Doğada hiçbir varlık, hiçbir oluşum öz savunmasız değildir. Hele hele sömürü amaçlı zor tekniklerinin bu denli kullanıldığı bir dünyada ekonomi öz savunmasız düşünülemez. Ekonomi, kendini koruma ve savunma mekanizmalarına kavuşmak durumundadır. Ekonomi faaliyetinin kendisi de özünde varlığı koruma amaçlı bir öz savunma çalışmasıdır. Bu bağlamda örgütlülükle birlikte ekonomi faaliyeti mutlaka öz savunma mekanizmalarıyla donatılmalıdır.

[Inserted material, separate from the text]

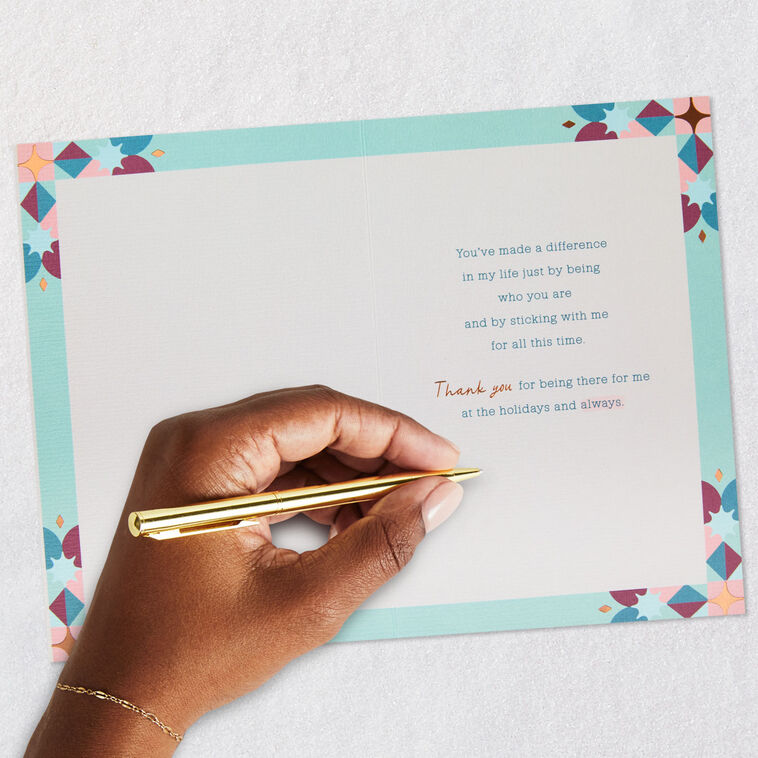 Geometric Green and Red Tree Friend Christmas Card Signing card image number 7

Demokratik-komünal ekonominin kurumsal yapılanmalarını ve pazar anlayışını geliştirmek alternatif sistem örgütlendirmesinde önemlidir. Pazarın, emeğin değerini belirlediği bir ekonomik yapılanmada pazar anlayışını geliştirmeden, alternatif sistem geliştirmek pek mümkün olmaz. Kullanım değerini gözeten bir pazar anlayışı emeğin değerini doğru takdir etmede rol oynayabilir. Azami kar amaçlı girişimleri önleyecek, en güzelini yapmayı, dayanışmayı, paylaşmayı teşvik edecek sosyal pazar anlayışıyla demokratik-komünal ekonomi gelişebilir.

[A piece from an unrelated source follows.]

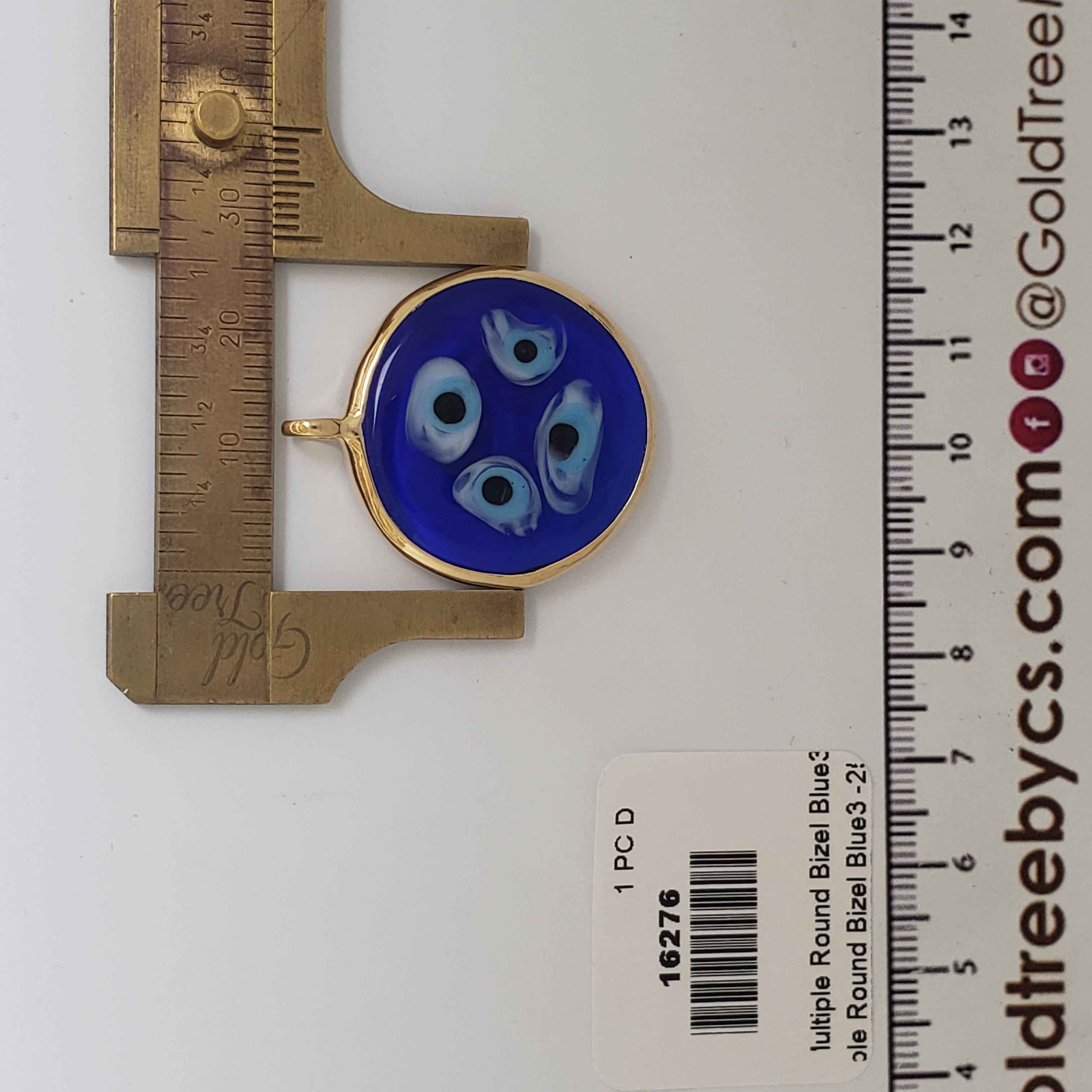 16276 Blue and White Eye Bizel Pendant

Endüstrileşmenin yarattığı doğa tahribatına karşı ekolojik üretim tekniklerini kullanmayı esas alan bir üretim çalışmasını geliştirmeyi esas almak demokratik-komünal ekonominin önceliği olmak durumundadır. Gelişen teknolojinin üretim ilişkilerindeki kolaylaştırıcı yanlarını reddetmemekle birlikte doğaya zarar veren, çevreyi tahrip eden tüm üretim biçimleri ve teknolojiden uzak durmak, demokratik-komünal ekonominin amacı olmalıdır. Bu bağlamda HES yapımına, nükleer santrallere, GDO’lu ürünlere karşı olmayı ve bu tür çalışmaların alternatifi olan üretim alanlarına yönelmeyi esas alan bir anlayışı benimseyip, yaşamsallaştırır.

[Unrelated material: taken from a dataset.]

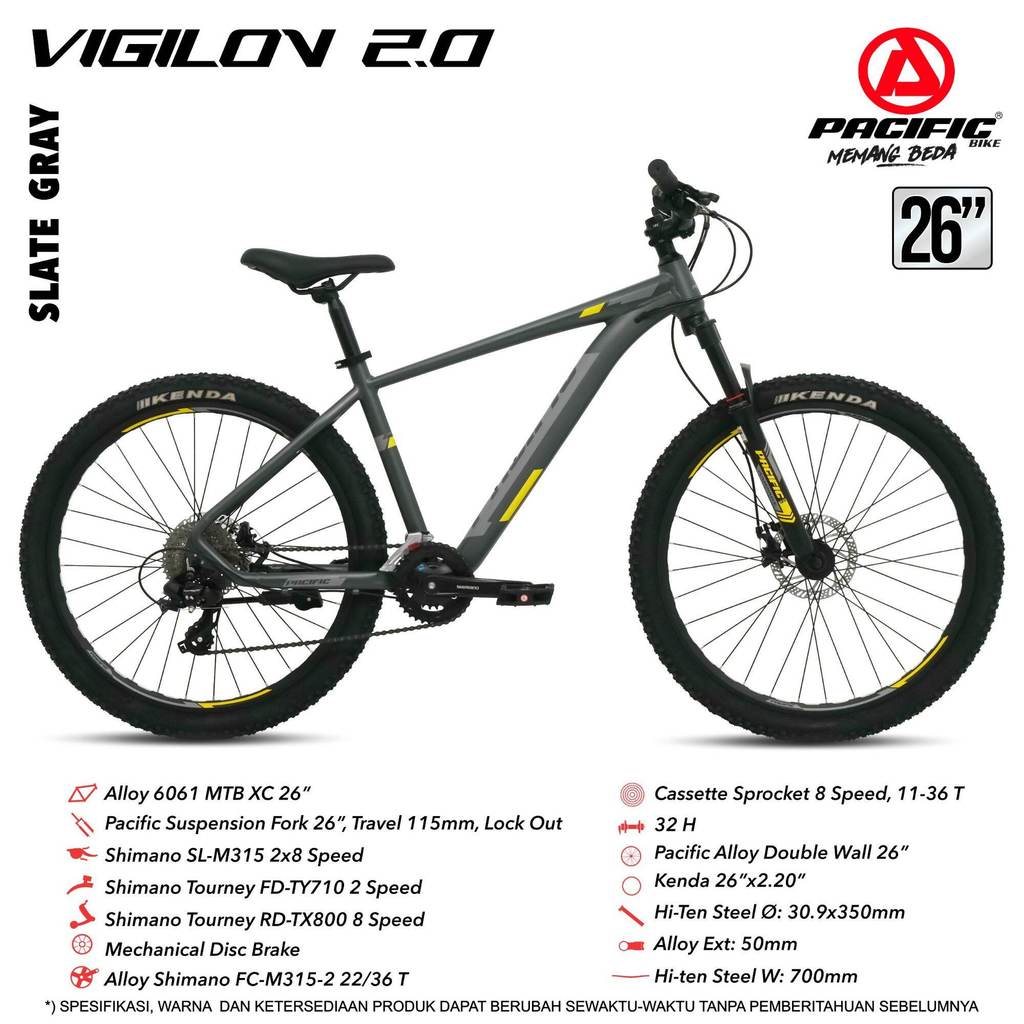 SEPEDA GUNUNG MTB 26 INCH PACIFIC VIGILON 2.0 SHIMANO 16 SPEED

Sonuç olarak Ortadoğu’nun yaşadığı bu kaos tek yanlı gelişen ataerkil sistemin geldiği düzeyle bağlantılıdır. Bundan çıkış ataerkil sömürü sisteminin bu döngüsünü durduracak ve toplumsal değerlere can verecek, toplumsal cinsiyet rollerini aşacak, kadının toplumsallık ve ekonomideki başat rolünü geri verecek bir toplumsal sistemle mümkündür. Bu anlamda demokratik toplumsal hareketler, kadın özgürlük mücadelelerinin öncülüğünde bunu başarma gücüne sahip olabilir. Ortadoğu’da uygarlık krizinin derinleştiği bu dönemde, bu çıkışı yapabilecek potansiyel ve güç vardır. Umut tüm zamanlara oranla çok daha büyük ve yakındır.